— Text for analysis —
====================

Although perhaps my understanding is wrong and everything is getting initalised for some reason. :thinking:

@MaxGamill-Sheffield @SylviaWhittle @llwiggins : do you observe this long hang when running the tests? Do you get similar profiling?

MaxGamill-Sheffield commented 1 month ago

Right so I've spent all morning and a bit of the afternoon on this and here's what I found / failed:

  1. On my ARM architecture, pip cannot find any topoly versions that satisfy Python 3.12 - (from: none) - despite there being more versions on PyPi (https://pypi.org/project/topoly/)
  2. On ARM Python 3.11, there are only versions upto 1.0.2:
    (ts311) Max:TopoStats Maxgamill$ pip install topoly==1.0.4 --no-cache
    ERROR: Could not find a version that satisfies the requirement topoly==1.0.4 (from versions: 1.0.1, 1.0.2)
    ERROR: No matching distribution found for topoly==1.0.4
  3. On windows x86 systems, pip install TopoStats again only installed topoly 1.0.2 and couldn't find 1.0.4 either.

All in all I cannot reproduce the hang on the lab windows computer (x86), my computer (ARM - M1), Tom's machine (ARM - M2), Tobi's machine (ARM), Laura's machine (ARM).

Did the 1.0.4 release only apply to Unix systems? And can you @ns-rse please try with the downgraded 1.0.2 topoly version as I cannot seem to upgrade?

I did also find their website again which says that 1.0.3 should work for ARM, but we see that 1.0.2 works: https://topoly.cent.uw.edu.pl/installation.html

ns-rse commented 1 month ago

Yep, testing a downgraded version is on my ToDo for Monday.

====================

— Work task 1 —
List every machine in the topoly installation thread on which the hang could not be reproduced, with the architecture given for each.
— Work task 2 —
Translate this sentence from the topoly installation thread into Spanish: "Yep, testing a downgraded version is on my ToDo for Monday."
— Work task 3 —
Go on with the topoly installation thread, starting after its last comment.

— Dataset excerpts —
====================

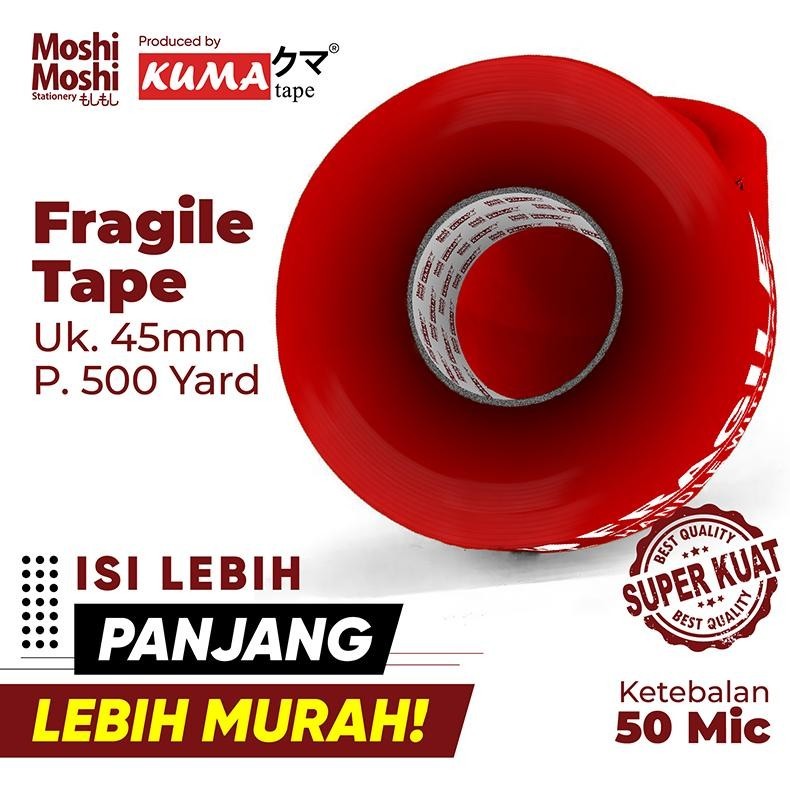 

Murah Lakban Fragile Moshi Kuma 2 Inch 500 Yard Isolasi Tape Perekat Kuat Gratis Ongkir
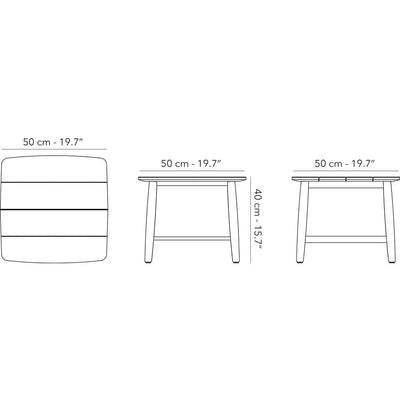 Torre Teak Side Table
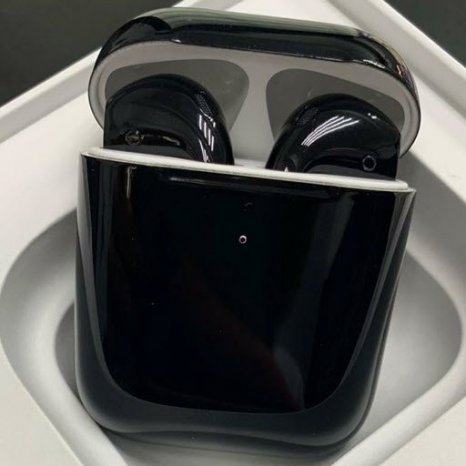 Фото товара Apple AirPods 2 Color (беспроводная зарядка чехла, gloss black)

====================

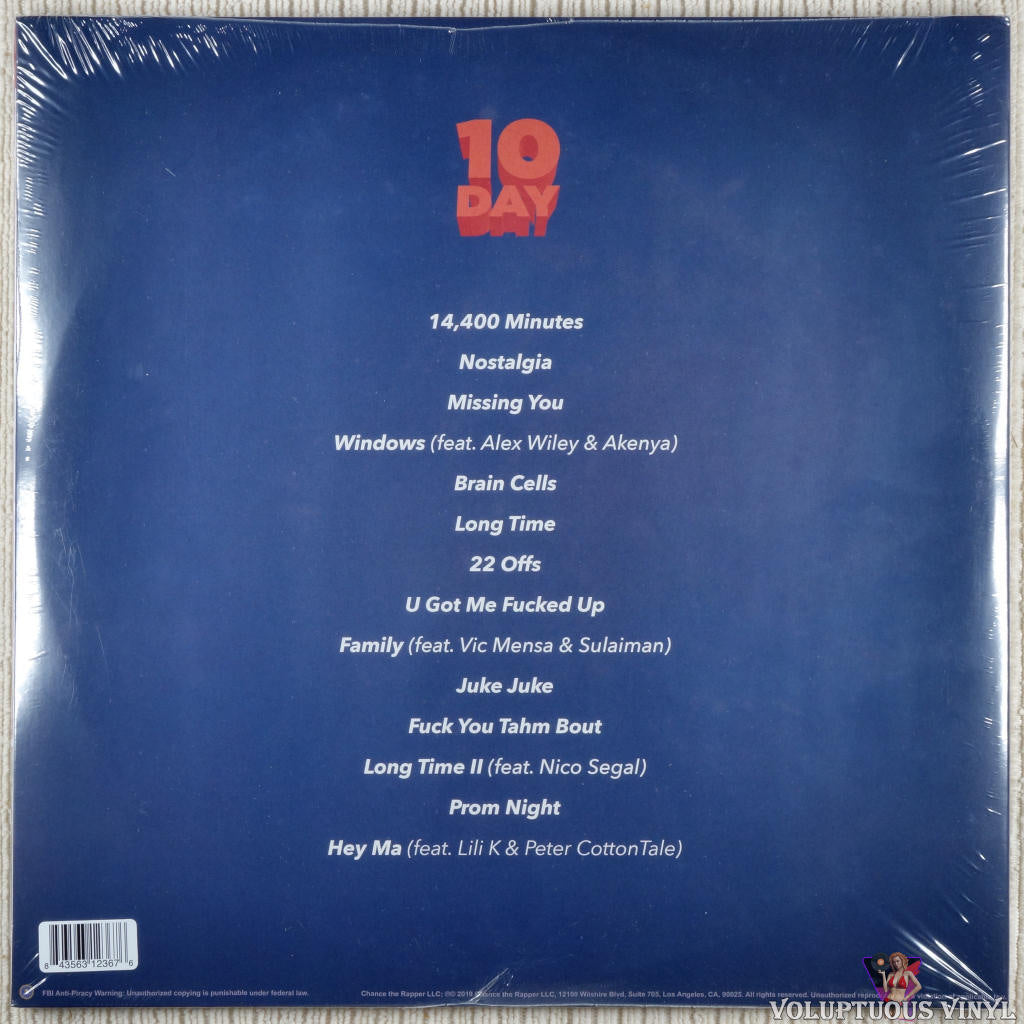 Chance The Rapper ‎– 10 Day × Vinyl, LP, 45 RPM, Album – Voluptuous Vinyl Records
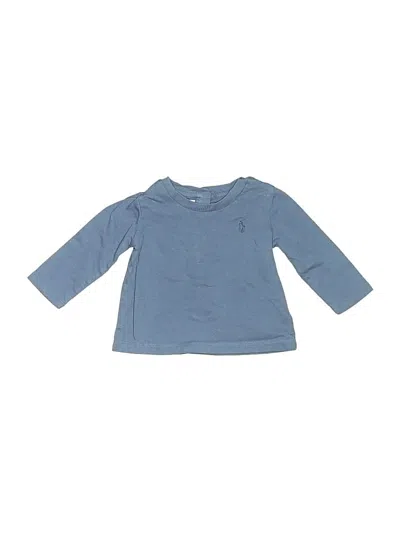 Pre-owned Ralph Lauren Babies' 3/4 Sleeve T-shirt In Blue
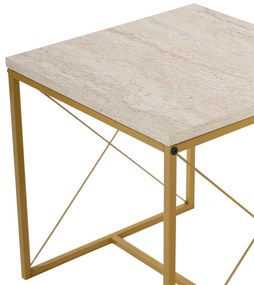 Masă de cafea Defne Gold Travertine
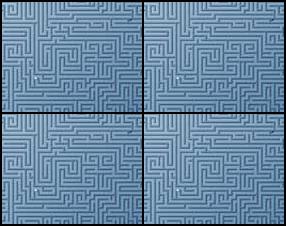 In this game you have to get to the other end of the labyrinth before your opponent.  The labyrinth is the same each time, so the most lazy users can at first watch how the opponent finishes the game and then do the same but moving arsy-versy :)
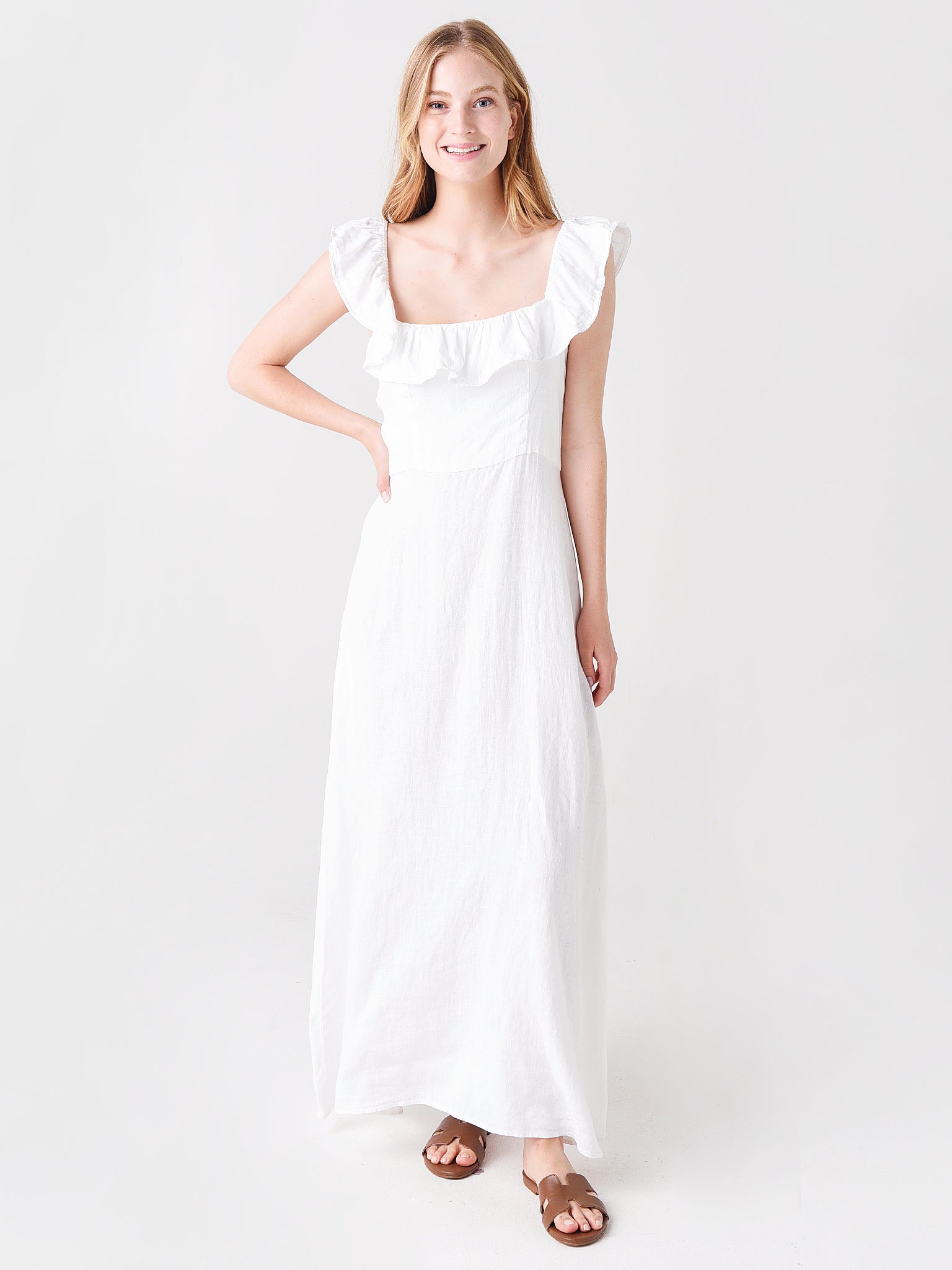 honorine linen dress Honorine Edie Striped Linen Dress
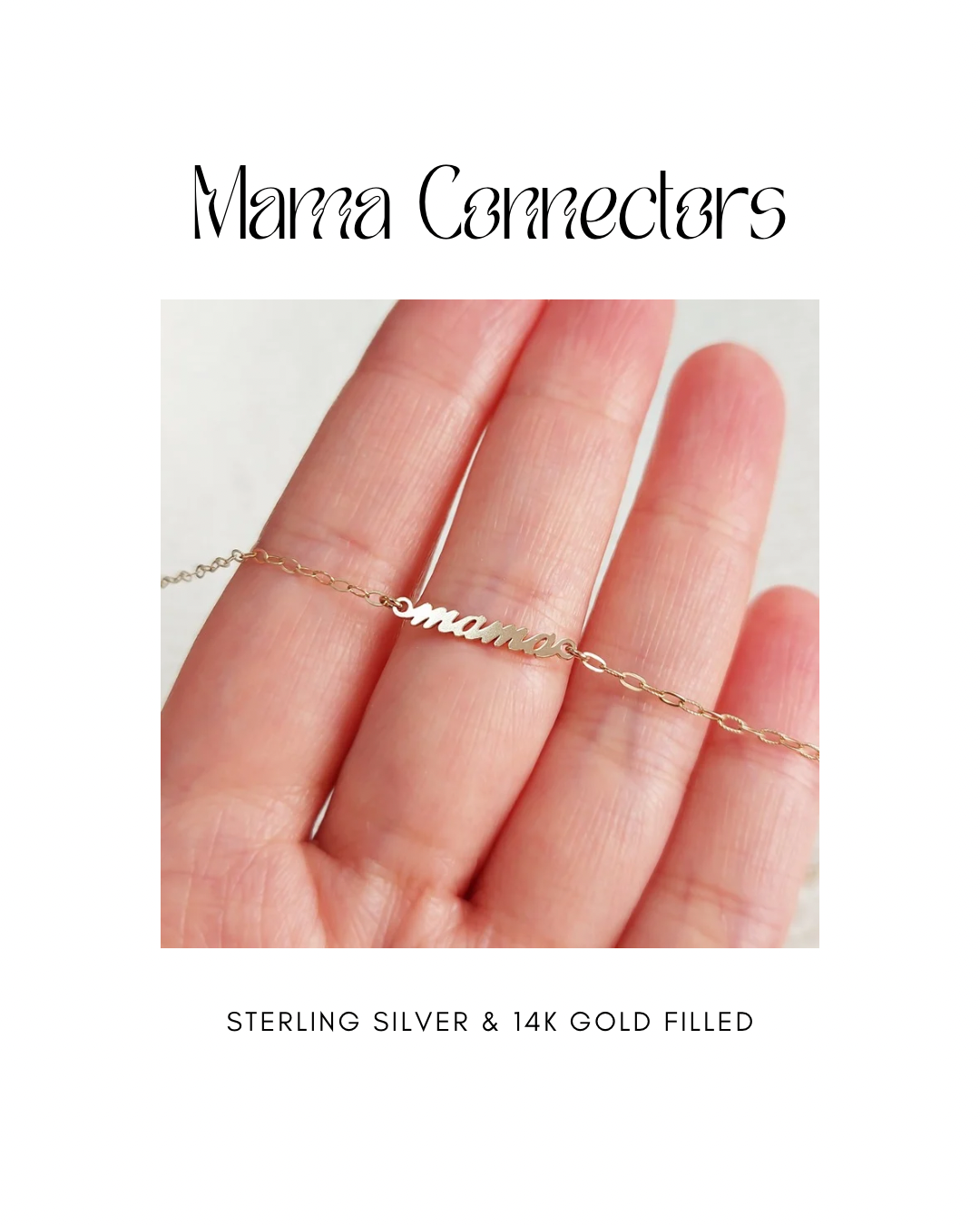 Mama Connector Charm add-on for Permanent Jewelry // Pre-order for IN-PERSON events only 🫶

====================

— Answer section 1 —
- The lab Windows computer (x86)
- The commenter's own computer (ARM, M1)
- Tom's machine (ARM, M2)
- Tobi's machine (ARM)
- Laura's machine (ARM)

— Answer section 2 —
Sí, probar una versión anterior está en mi lista de pendientes para el lunes.

— Answer section 3 —
The versions available on PyPI for 1.0.4 are listed here which is why you couldn't install it on your laptop. Should be available for Windows according to that page though.

Release History can be browsed to find that the last OSX ARM release was indeed 1.0.2.

Will report back Monday.

ns-rse commented 1 month ago

I've found the root cause of the problem and its related to Python versions not topoly or pytest versions.

 ❱ python --version
Python 3.11.9
 11:13:50 am BST  percentage:  neil  ~/work/git/hub/AFM-SPM/TopoStats  G  maxgamill-sheffield/topology  @4  ?  
(topostats-311) ❱ pip show pytest
pip sName: pytest
Version: 8.3.3
Summary: pytest: simple powerful testing with Python
Home-page: 
Author: Holger Krekel, Bruno Oliveira, Ronny Pfannschmidt, Floris Bruynooghe, Brianna Laugher, Florian Bruhin, Others (See AUTHORS)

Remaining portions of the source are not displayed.